Last week, I noted around here that one of the major obstacles to the next phase of pandemic-response legislation in Congress is a dispute among Republicans about how much and what kinds of financial help to offer state governments.
This has in fact turned out to be a key sticking point, and was a major topic of debate among Senate Republicans at their first conference lunch since getting back into session, yesterday at the Capitol. As CNN reported it:
During their first face-to-face meeting after five weeks away from Washington, Senate Republicans engaged in a vigorous debate over lunch about whether to dump more money into state and local governments, according to lawmakers.
Capitol Hill has passed nearly $3 trillion in funding across several packages in response to the novel coronavirus and its fallout in the US, including $150 billion for state and local governments, and Democrats such as House Speaker Nancy Pelosi of California have suggested that state and local governments could need as much as an additional $1 trillion in aid.

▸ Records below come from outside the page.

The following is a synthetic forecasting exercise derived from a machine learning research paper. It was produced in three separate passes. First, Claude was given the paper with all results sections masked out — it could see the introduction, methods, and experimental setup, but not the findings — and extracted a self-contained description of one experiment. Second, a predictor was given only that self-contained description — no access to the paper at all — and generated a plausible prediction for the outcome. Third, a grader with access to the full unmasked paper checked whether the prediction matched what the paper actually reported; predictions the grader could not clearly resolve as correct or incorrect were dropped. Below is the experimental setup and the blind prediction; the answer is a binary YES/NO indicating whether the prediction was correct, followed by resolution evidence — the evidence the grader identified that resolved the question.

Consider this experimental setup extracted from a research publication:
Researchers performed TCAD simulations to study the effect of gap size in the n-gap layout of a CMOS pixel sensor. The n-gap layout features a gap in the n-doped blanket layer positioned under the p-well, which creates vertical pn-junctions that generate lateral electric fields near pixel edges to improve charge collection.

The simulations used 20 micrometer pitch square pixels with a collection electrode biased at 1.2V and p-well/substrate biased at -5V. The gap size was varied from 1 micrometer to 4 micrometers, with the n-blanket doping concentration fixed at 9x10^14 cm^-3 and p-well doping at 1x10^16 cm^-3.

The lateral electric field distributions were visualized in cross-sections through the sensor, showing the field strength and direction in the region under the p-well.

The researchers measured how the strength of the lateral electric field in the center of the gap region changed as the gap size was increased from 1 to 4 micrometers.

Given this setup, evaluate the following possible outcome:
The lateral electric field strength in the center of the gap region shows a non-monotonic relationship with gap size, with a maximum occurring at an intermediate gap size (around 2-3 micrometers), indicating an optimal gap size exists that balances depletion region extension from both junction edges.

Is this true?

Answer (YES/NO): NO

A big focal point of Republicans’ discussion Tuesday: whether to give states more flexibility to use their existing federal dollars to pay for lost revenues. Senators say there’s a growing consensus behind that, even though some are flatly opposed.
The disagreement is serious and substantive. And keeping it from derailing the congressional effort to keep up with the economic needs created by the pandemic and related shutdowns is going to take some kind of framework for state assistance that takes Republican worries seriously.
Over at The Atlantic today, I propose one such framework that members might want to consider. By combining grants for direct pandemic costs with loans to make up lost revenue and options for heavily conditioned aid for more longstanding state fiscal problems, it aims to help meet state needs without rewarding recklessness or treating responsible states unfairly.